#### [Assigned task 1]
In the Arizona Secular AA Conference post, what date is given for the regional conference that the Many Paths meeting in Langley is planning?
#### [Assigned task 2]
Reproduce the Arizona Secular AA Conference post from "On Wednesday we" up to and including "on the pier.".

#### [Source extract]
Arizona Secular AA Conference


By Ralph B

Our Many Paths secular meeting in Langley, BC is planning for a regional conference May 16, 2020. The Arizona Secular AA conference gave Brad and me an opportunity to do some research and get some sun.

Starting on a Tuesday with a flight to Phoenix and after checking into a hotel, we went to find the We Agnostics meeting In St. Stephen’s church. We arrived early, as I always do, and a large meeting was setting up. The handouts on the chair said it was Big Gary’s Back to Basics and we were welcome to join in the third step prayer on our knees if we wished. Brad rushed me out of there and we were told to check out other buildings across the parking lot. Next room we entered was an Al-Anon meeting; they sent us to another room which was a meditation meeting, and they suggested we try the kitchen where we found Dave who said we were in the right place. Two others showed up and we had a good secular meeting.

On Wednesday we had an awesome visit to scenic Sedona and Grand Canyon. Brad used his charm, did a Step 9, made amends, and found Arizona Highway patrol can be forgiving.

Thursday morning we arrived at the Cottonwood Freethinkers Living Sober 7:30 AM breakfast meeting just as it was starting with 5 other fine men. Good breakfast and secular meeting, then a drive to Palm Desert, CA for lunch with Brent, an AA friend from Langley, and on to Oceanside, CA for a walk on the pier.

#### [Dataset excerpt]
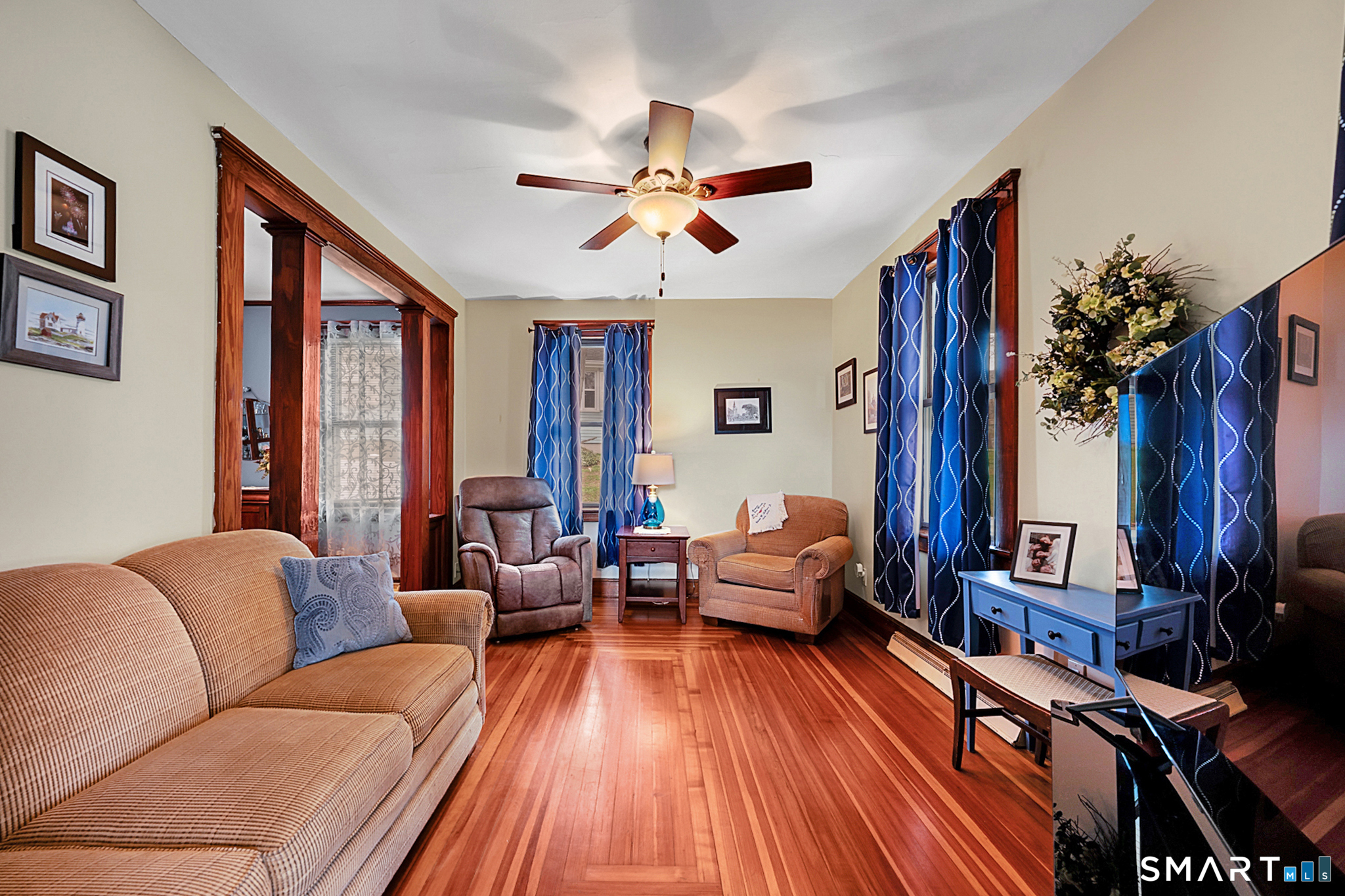 412 Reservoir Avenue Meriden, CT 06451 - Photo 7 of 32 a living room with furniture a large window and wooden floor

#### [Exercise response 1]
May 16, 2020

#### [Exercise response 2]
On Wednesday we had an awesome visit to scenic Sedona and Grand Canyon. Brad used his charm, did a Step 9, made amends, and found Arizona Highway patrol can be forgiving.

Thursday morning we arrived at the Cottonwood Freethinkers Living Sober 7:30 AM breakfast meeting just as it was starting with 5 other fine men. Good breakfast and secular meeting, then a drive to Palm Desert, CA for lunch with Brent, an AA friend from Langley, and on to Oceanside, CA for a walk on the pier.